▸ Written request
Copy every one of the rows below word for word, keeping each line unchanged.

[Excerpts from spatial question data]
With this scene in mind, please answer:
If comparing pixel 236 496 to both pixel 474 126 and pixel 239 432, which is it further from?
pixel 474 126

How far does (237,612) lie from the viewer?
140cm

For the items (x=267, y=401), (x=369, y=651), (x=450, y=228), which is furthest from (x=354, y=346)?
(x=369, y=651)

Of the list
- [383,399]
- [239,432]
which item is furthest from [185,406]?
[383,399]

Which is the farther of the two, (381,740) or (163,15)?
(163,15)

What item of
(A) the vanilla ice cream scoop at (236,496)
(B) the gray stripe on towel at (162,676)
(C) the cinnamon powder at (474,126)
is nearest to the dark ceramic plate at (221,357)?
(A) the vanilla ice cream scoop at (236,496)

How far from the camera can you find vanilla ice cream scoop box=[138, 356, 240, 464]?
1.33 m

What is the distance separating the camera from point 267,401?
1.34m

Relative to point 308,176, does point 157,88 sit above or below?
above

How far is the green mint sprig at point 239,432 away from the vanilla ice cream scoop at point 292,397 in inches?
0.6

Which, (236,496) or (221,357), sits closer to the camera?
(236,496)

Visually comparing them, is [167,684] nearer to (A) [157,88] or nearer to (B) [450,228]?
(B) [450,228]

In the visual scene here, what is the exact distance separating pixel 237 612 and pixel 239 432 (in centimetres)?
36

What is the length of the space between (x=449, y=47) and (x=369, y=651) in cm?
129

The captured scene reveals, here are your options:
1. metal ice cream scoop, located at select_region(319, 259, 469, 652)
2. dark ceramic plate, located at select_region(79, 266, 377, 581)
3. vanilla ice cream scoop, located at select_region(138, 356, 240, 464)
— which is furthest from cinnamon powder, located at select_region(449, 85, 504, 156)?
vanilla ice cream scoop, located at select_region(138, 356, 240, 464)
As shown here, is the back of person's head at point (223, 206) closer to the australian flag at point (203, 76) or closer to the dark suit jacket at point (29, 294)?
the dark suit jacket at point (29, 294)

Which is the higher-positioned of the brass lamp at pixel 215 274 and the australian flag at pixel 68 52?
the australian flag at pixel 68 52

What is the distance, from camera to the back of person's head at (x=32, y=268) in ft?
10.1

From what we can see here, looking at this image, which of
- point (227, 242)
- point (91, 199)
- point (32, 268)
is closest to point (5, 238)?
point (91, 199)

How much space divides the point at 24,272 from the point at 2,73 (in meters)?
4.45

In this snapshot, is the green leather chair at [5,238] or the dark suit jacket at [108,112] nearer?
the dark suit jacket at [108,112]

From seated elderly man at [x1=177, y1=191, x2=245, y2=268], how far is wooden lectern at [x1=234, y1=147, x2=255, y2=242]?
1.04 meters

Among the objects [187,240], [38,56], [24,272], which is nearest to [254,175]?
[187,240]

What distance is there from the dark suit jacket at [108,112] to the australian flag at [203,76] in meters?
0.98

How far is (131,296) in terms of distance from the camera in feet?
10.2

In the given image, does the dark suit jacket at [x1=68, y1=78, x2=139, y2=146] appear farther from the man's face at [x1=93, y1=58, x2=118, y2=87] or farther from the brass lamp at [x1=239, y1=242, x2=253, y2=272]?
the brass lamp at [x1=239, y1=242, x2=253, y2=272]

▸ Correct result
With this scene in mind, please answer:
If comparing pixel 236 496 to both pixel 474 126 and pixel 239 432, which is it further from?
pixel 474 126

How far does (237,612) lie from the viewer?
140cm

For the items (x=267, y=401), (x=369, y=651), (x=450, y=228), which is furthest from (x=354, y=346)?
(x=369, y=651)

Of the list
- [383,399]
- [239,432]
which item is furthest from [185,406]?
[383,399]

Which is the farther of the two, (381,740) or (163,15)?
(163,15)

What item of
(A) the vanilla ice cream scoop at (236,496)
(B) the gray stripe on towel at (162,676)
(C) the cinnamon powder at (474,126)
is nearest to the dark ceramic plate at (221,357)?
(A) the vanilla ice cream scoop at (236,496)

How far from the camera can you find vanilla ice cream scoop box=[138, 356, 240, 464]?
1.33 m

What is the distance separating the camera from point 267,401?
1.34m

Relative to point 308,176, does point 157,88 sit above or below?
above

How far is the green mint sprig at point 239,432 away from the vanilla ice cream scoop at point 292,397 in inches?
0.6

Which, (236,496) or (221,357), sits closer to the camera?
(236,496)

Visually comparing them, is [167,684] nearer to (A) [157,88] or nearer to (B) [450,228]?
(B) [450,228]

In the visual scene here, what is the exact distance separating pixel 237 612 and pixel 239 432 (in centimetres)?
36

What is the length of the space between (x=449, y=47) and (x=369, y=651) in cm?
129

The captured scene reveals, here are your options:
1. metal ice cream scoop, located at select_region(319, 259, 469, 652)
2. dark ceramic plate, located at select_region(79, 266, 377, 581)
3. vanilla ice cream scoop, located at select_region(138, 356, 240, 464)
— which is furthest from cinnamon powder, located at select_region(449, 85, 504, 156)?
vanilla ice cream scoop, located at select_region(138, 356, 240, 464)
As shown here, is the back of person's head at point (223, 206) closer to the australian flag at point (203, 76) or closer to the dark suit jacket at point (29, 294)?
the dark suit jacket at point (29, 294)

Which is the higher-positioned of the brass lamp at pixel 215 274 and the australian flag at pixel 68 52?
the australian flag at pixel 68 52

What is the distance, from camera to the back of person's head at (x=32, y=268) in ft?
10.1

From what we can see here, looking at this image, which of
- point (227, 242)
- point (91, 199)
- point (32, 268)
is closest to point (5, 238)?
point (91, 199)

How much space divides the point at 24,272 from the point at 2,73 (in meters)?
4.45

In this snapshot, is the green leather chair at [5,238] or the dark suit jacket at [108,112] nearer?
the dark suit jacket at [108,112]

From seated elderly man at [x1=177, y1=191, x2=245, y2=268], how far is wooden lectern at [x1=234, y1=147, x2=255, y2=242]?
1.04 meters

Among the objects [187,240], [38,56], [24,272], which is nearest to [254,175]?
[187,240]

What distance is there from the dark suit jacket at [108,112] to the australian flag at [203,76] in meters?
0.98

How far is (131,296) in terms of distance from the camera in feet?
10.2

In the given image, does the dark suit jacket at [x1=68, y1=78, x2=139, y2=146] appear farther from the man's face at [x1=93, y1=58, x2=118, y2=87] or farther from the brass lamp at [x1=239, y1=242, x2=253, y2=272]?
the brass lamp at [x1=239, y1=242, x2=253, y2=272]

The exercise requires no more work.